Stated problem
Show each line below that contains the word "higher".

Record extracts
************

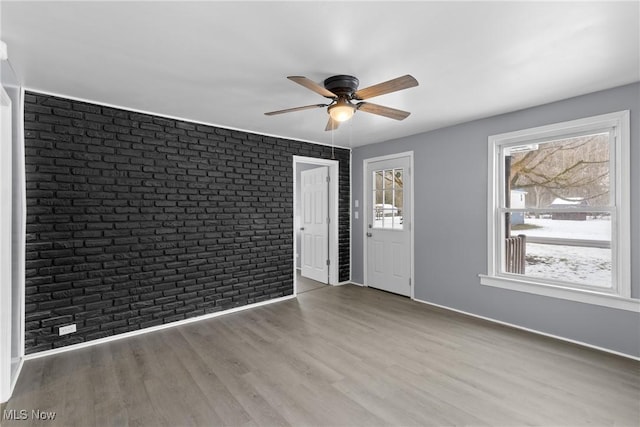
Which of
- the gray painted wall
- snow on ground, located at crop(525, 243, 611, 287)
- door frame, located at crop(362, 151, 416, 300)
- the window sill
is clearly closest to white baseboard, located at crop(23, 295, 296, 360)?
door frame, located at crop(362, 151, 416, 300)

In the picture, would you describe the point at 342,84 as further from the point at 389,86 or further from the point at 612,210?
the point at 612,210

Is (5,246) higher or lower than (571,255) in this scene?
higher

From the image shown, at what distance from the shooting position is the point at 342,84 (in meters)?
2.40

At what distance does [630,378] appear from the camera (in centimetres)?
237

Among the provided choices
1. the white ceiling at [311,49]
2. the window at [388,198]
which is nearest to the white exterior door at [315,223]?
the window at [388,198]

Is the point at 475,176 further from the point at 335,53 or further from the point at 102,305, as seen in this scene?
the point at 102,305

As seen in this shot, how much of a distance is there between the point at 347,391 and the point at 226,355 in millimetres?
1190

************

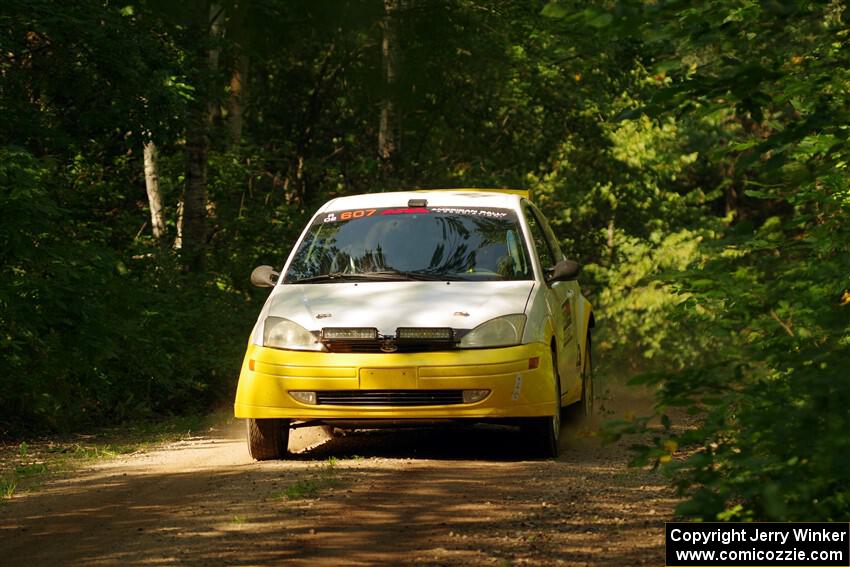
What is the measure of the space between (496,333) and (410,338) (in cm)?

************

Exercise response
Is (5,246) higher or lower than (571,255) in this scene?
higher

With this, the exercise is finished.